Sonntag, 27. Januar 2019


Sonntag in der Zisterne



Ich lese gerade Ally Kleins Carter, weit bin ich noch nicht, aber ich mag den Flow, den Sound, wie man früher sagte. Manche sind davon ja genervt, aber sie bietet auch immer Stille an, als Kontrapunkt zum Gequatsche, mit dem wiederum viele nur wenig Probleme haben, in das man oft unwillkürlich (und leider nicht: stillschweigend!) verfällt. Das bietet sie an, wie damals in diesem Präsentationsvideo für Klagenfurt.

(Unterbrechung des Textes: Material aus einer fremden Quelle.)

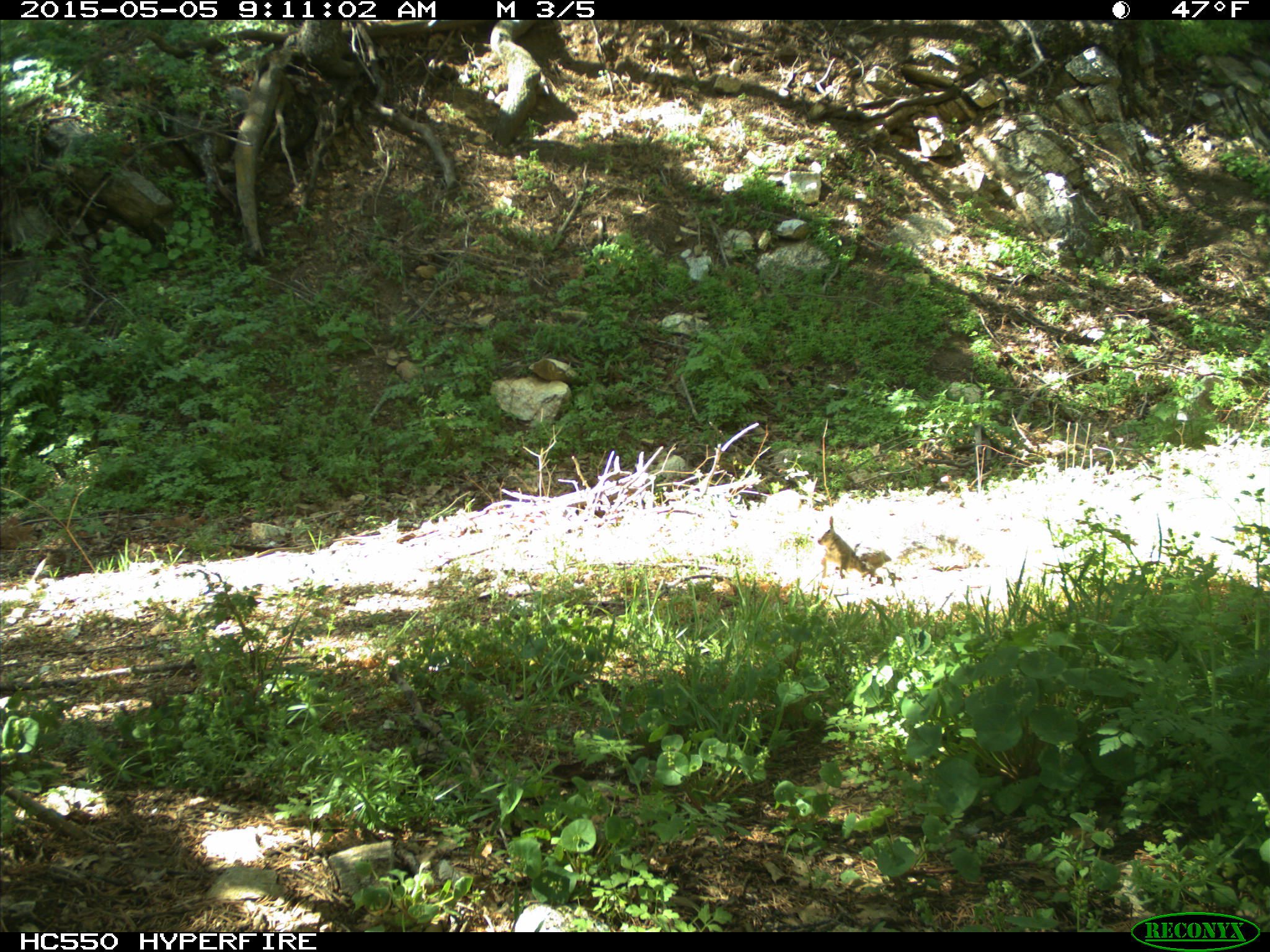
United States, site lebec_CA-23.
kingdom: Animalia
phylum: Chordata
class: Mammalia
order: Rodentia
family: Sciuridae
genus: Sciurus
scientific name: Sciurus carolinensis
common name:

Ich also mag den Flow, den Sound, die Sprache also von Carter, die kahlen Fensterscheiben in frisch bezogenen Wohnungen in abweisenden Städten, das sich Zurechtfinden und Zurechttasten und Einformen. Es ist also auch das Buch einer Stadteroberung, einer Welteroberung einer Ich-Eroberung, aber das ist nur Behauptung, denn ich bin wirklich noch nicht weit gekommen.

Ich hätte einen anderen Namen gewählt, das schon. Um in Klagenfurt etwas zu werden, hätte es ein osteuropäischer, ein russischer Name sein müssen. Oder Klotz. Mein Debütroman wird ja einfach Klotz heißen. Aber was weiß ich schon, ich bin noch am Anfang und vielleicht klärt sich vieles auf. Ich mochte Ally Kleins Blog, als sie noch eins hatte. Vielleicht hat sie noch eins, was weiß ich schon. Irgendwoanders halt, das ist ja alles auch schon Jahre her. Viele haben ihre Blogs woanders, und ein paar wenige führen gar keine Blogs mehr.

Ich war mal auf einer Lesung von ihr, das ist auch wieder Jahre her, 2006 war das, so habe ich es gerade nachgelesen. Muß man sich mal vorstellen, da gab es schon Internet. Jedenfalls hatte sie da schon diesen Flow, diesen Sound, wie man früher sagte, und ich fand das gut.

Eher nebenbei wiederum höre ich ein Album des Bassisten Jherek Bischoff. Cistern, das ich der Einfachkeit halber auch Klotz genannt hätte, wurde tatsächlich teilweise in einer stillgelegten Zisterne aufgenommen. Dort gibt es einen sehr außergewöhnlichen Halleffekt, der die Klänge, den Sound, wie man früher sagte, auftürmt und ineinanderballt, also -hallt. Dort ist aber auch die Luft zum Atmen knapp, weshalb Bischoff dort nicht mit orchestraler Besetzung aufnehmen konnte und den Rest im Studio dazumischte. Mir ist ein wenig zu viel Phillip Glass hineingeraten, "sirupartig" stand in einer Kritik und eine gewisse Gefälligkeit in einzelnen Motiven hört man deutlich. Hier gibt es Video. Auf dem hingegen wirklich sehr schön gestalteten Klappcover befindet sich eine lange Dankesliste (das Ganze war ursprünglich ein Kickstarterprojekt), was mich immer sehr rührt. Wie oft werden Leute bei solchen Projekten einfach vergessen. Stillschweigend. So daß man am Ende nur eine Halluzination ist, ein Wesen. Wie Carter vielleicht.

(Ally Klein. Carter. Graz/Wien: Literaturverlag Droschl, 2018.)